Lines to restate from the data below: from the one containing "family: Bovidae" to the one containing "A: Bos taurus (domestic cow).", both included. Give them again exactly, and only them.

Exercise material Start Marker

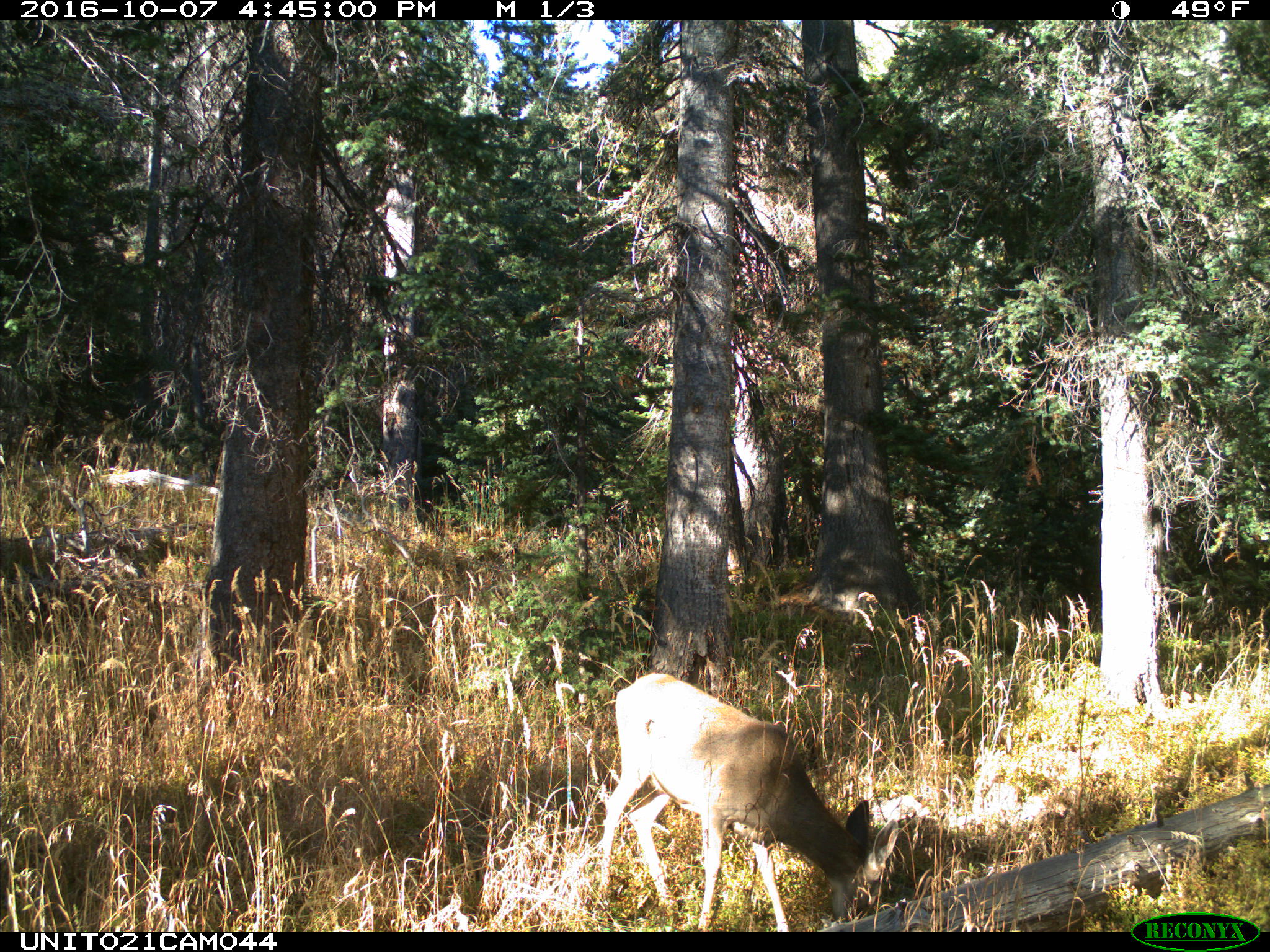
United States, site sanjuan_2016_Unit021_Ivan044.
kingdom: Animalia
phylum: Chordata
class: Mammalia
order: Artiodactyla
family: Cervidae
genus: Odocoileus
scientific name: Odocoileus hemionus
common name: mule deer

Exercise material End Marker
Exercise material Start Marker

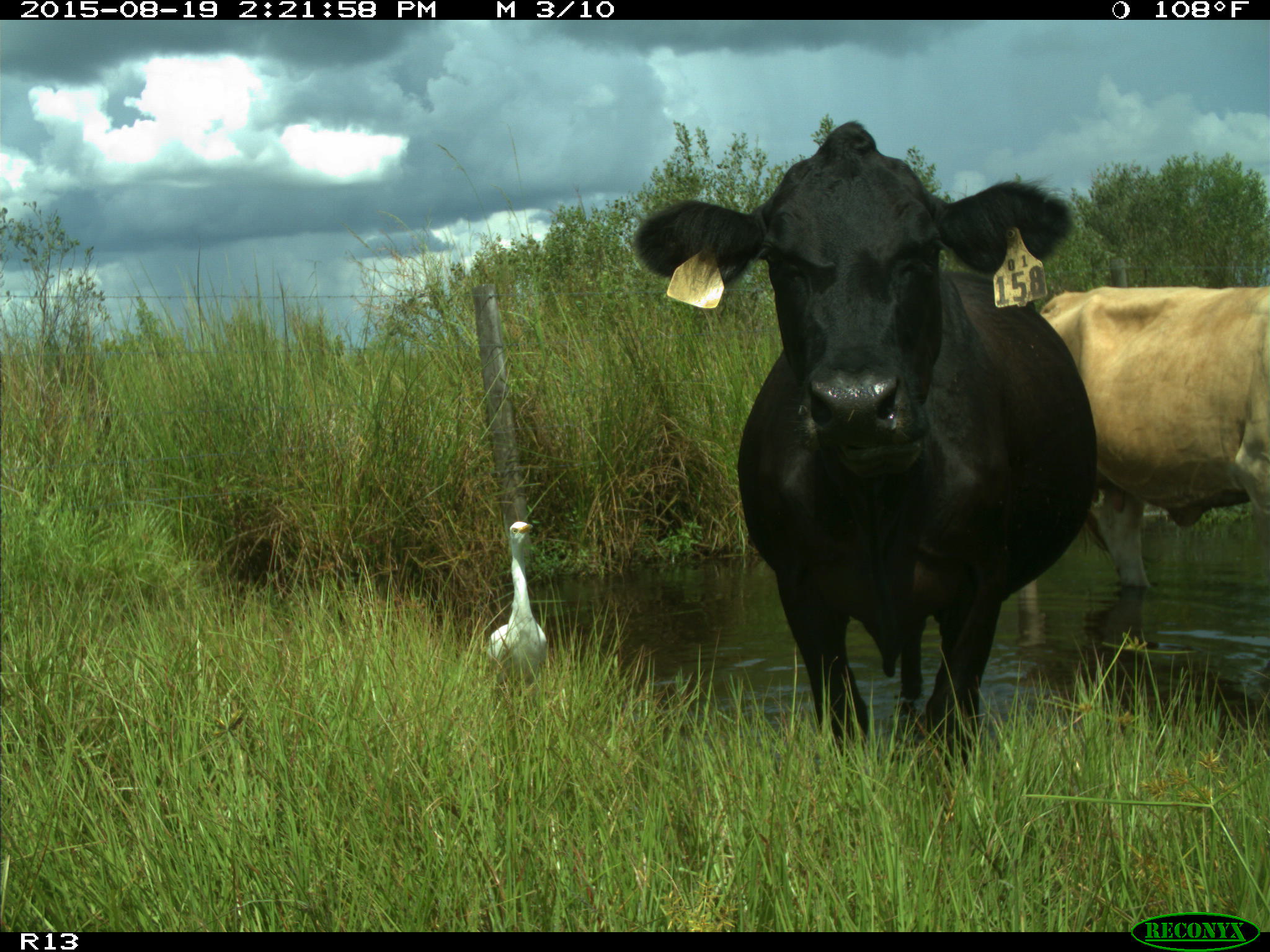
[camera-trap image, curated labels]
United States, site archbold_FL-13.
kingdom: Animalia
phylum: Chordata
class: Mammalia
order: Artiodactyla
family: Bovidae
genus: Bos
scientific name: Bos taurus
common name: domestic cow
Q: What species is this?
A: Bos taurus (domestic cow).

Exercise material End Marker

- [Your solution]:
family: Bovidae
genus: Bos
scientific name: Bos taurus
common name: domestic cow
Q: What species is this?
A: Bos taurus (domestic cow).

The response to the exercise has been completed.